▶ _課題 1_:
オペラ『カルメン』の紹介文によると、ホセはどこで何をしていたか。
▶ _課題 2_:
オペラ『カルメン』の紹介文を、最後の文の後から書き継げ。

▶ _選択テキスト_:
• • • • •

今回取り上げるのは、フランス・オペラの中で、いや全オペラ作品中でも、断トツの人気を誇るビゼー作曲の『カルメン』です!
誰もが聞いたことのある曲が目白押し、そしてストーリーが衝撃的です!
ストーリーを1行にまとめると、「ママ大好きな優柔不断男が、情熱の女カルメンにホレて道を踏み外してしまった悲劇」です。
そうです、このオペラのタイトルである『カルメン』は、主人公の女性の名前なんです。
「ママ大好きな優柔不断男」は「ホセ」といいます。
自由奔放な生き方を貫くカルメンは、「情熱の女」の象徴であり、また世界共通の「ファム・ファタル(宿命の女性)」の代名詞ともなっています。「ファム・ファタル(宿命の女性)」とは、男性の運命を変える女性、男性を破滅させる女性、という意味です。
内容が気になりますね。
もう少しあらすじが分かるよう補足説明をします。
・ホセには、離れたところで暮らすママ(母親)がいて、「ミカエラ」という可憐な彼女もいます。ミカエラはママ公認の彼女で、ママからもミカエラと結婚しなさい、と言われホセもまんざらではありませんでした。
・一方、カルメンはタバコ工場で働く、ロマという定住地を持たない移動型民族の女性です。
その美貌に加え、気風がよく凄味があって、人を人と思わずあしらえる冷酷さを持った、恋愛百戦錬磨の女性です。情熱的な歌を歌ったり、答えたくない質問にはオシャレな鼻歌で返したり、妖艶な踊りで色仕掛けしたり、私にかかって落ちない男はいないと思っています。
・ホセはカルメンが働くタバコ工場近くで、衛兵の伍長をしていました。ホセ以外は皆カルメンに興味津々でしたが、ホセは当然のことながらママやミカエラのことを考えていてカルメンには関心を示しませんでした。
カルメンはそれに気づきました。そして、ホセをロックオンしてしまいました!
ホセの人生はそこから狂い始めます、、・ホセには「スニガ」という上司がいたり、カルメンに思いを寄せるライバルの「エスカミーリョ」という名の闘牛士もいます。カルメンと関わったホセは犯罪者となり、密輸組織に関わることになってしまいます。どんどん転落していきます。純粋で可憐なミカエラは、最後までホセを取り戻そうと必死に奮闘します。
さあ、ホセ、カルメンはどうなる?というストーリーです。

• • • • •

▶ _元データ_:
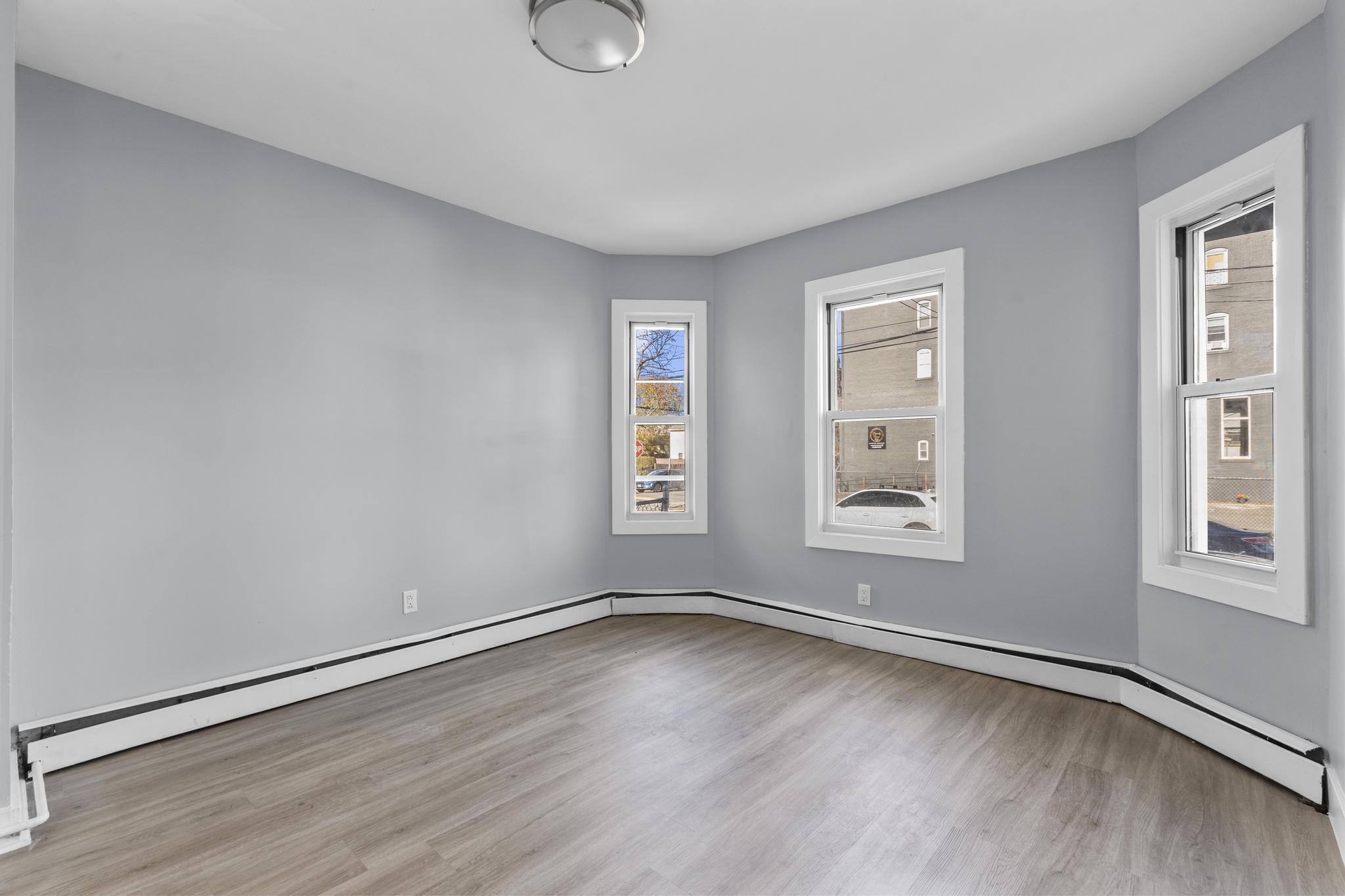 746 Maple Street Bridgeport, CT 06608 - Photo 19 of 38 an empty room with wooden floor and windows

• • • • •

▶ _回答欄 1_:
カルメンが働くタバコ工場の近くで、衛兵の伍長をしていた。

▶ _回答欄 2_:
このオペラは、プロスペル・メリメの小説『カルメン』(1845年)が原作となりますが、ビゼー作曲のオペラ『カルメン』が有名になるまで小説はあまり知られていませんでした。
また、内容があまりにも衝撃的過ぎたため、初演では多くの聴衆が途中で帰宅してしまったと言われています。初演されたパリのオペラ・コミック座は、当時パリのオペラ座に次ぐ2番手の劇場でしたが、そこはお上品な若者カップルがデートに使う場所でした。甘酸っぱい純愛ドラマを期待して訪れたカップルには刺激が強過ぎたようです。
しかし、その後すぐに、耳に残りやすいメロディーやスペイン風のエキゾティックな音楽性、個性的な登場人物によって、魔法のように多くの聴衆を惹きつけるようになります。
全編素晴らしい音楽で彩られる本作品は、作曲家ビゼーのまさに「白鳥の歌」となりました。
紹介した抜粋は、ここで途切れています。